[Stored data]
········

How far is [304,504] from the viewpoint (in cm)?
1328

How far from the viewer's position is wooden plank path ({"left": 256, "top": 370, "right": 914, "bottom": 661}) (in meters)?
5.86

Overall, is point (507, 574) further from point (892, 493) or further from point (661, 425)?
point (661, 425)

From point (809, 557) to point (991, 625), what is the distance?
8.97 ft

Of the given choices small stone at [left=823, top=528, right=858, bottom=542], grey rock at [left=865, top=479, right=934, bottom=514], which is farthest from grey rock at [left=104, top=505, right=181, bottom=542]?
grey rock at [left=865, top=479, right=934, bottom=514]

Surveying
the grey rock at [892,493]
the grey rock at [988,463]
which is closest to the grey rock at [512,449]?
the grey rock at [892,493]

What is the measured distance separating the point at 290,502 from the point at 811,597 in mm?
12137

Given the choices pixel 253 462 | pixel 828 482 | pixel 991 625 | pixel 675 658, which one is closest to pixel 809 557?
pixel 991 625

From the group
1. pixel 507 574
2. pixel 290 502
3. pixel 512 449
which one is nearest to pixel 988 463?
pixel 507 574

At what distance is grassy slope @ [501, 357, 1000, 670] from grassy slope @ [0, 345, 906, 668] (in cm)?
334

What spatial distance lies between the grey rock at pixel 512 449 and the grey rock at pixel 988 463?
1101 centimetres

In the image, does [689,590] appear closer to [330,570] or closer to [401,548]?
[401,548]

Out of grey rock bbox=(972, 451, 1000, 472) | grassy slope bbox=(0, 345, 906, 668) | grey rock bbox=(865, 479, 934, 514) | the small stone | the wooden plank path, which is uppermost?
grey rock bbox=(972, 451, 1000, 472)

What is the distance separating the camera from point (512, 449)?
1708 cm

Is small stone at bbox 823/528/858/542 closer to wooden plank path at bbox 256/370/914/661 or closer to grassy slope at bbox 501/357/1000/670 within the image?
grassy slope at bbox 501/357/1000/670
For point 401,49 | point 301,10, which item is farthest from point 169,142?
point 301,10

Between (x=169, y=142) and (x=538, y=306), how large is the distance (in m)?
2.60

········

**Stated problem:** Rename "wooden plank path" to "boardwalk" everywhere it occurs in the items above, and keep every other part of the text unchanged.

**Complete response:**
How far is [304,504] from the viewpoint (in cm)?
1328

How far from the viewer's position is boardwalk ({"left": 256, "top": 370, "right": 914, "bottom": 661}) (in meters)?
5.86

Overall, is point (507, 574) further from point (892, 493) or further from point (661, 425)?
point (661, 425)

From point (809, 557) to point (991, 625), what is the distance?
8.97 ft

Of the given choices small stone at [left=823, top=528, right=858, bottom=542], grey rock at [left=865, top=479, right=934, bottom=514], which is farthest from grey rock at [left=104, top=505, right=181, bottom=542]?
grey rock at [left=865, top=479, right=934, bottom=514]

Surveying
the grey rock at [892,493]
the grey rock at [988,463]
which is closest to the grey rock at [512,449]?
the grey rock at [892,493]

What is the measured distance separating the point at 290,502 from the point at 811,597 in mm?
12137

Given the choices pixel 253 462 | pixel 828 482 | pixel 991 625 | pixel 675 658, which one is closest to pixel 809 557?
pixel 991 625

From the group
1. pixel 507 574
2. pixel 290 502
3. pixel 512 449
which one is nearest to pixel 988 463?
pixel 507 574

At what distance is grassy slope @ [501, 357, 1000, 670] from grassy slope @ [0, 345, 906, 668] (in cm)?
334

What spatial distance lies between the grey rock at pixel 512 449 and the grey rock at pixel 988 463?
1101 centimetres

In the image, does [689,590] appear closer to [330,570] or closer to [401,548]?
[401,548]

Out of grey rock bbox=(972, 451, 1000, 472) | grassy slope bbox=(0, 345, 906, 668) | grey rock bbox=(865, 479, 934, 514) | the small stone | the boardwalk, which is uppermost?
grey rock bbox=(972, 451, 1000, 472)

What is the distance separating the camera from point (512, 449)?
1708 cm

Is small stone at bbox 823/528/858/542 closer to boardwalk at bbox 256/370/914/661 or closer to grassy slope at bbox 501/357/1000/670 within the image?
grassy slope at bbox 501/357/1000/670
For point 401,49 | point 301,10, which item is farthest from point 169,142?
point 301,10

Between (x=169, y=142) and (x=538, y=306), how large is the distance (in m)?
2.60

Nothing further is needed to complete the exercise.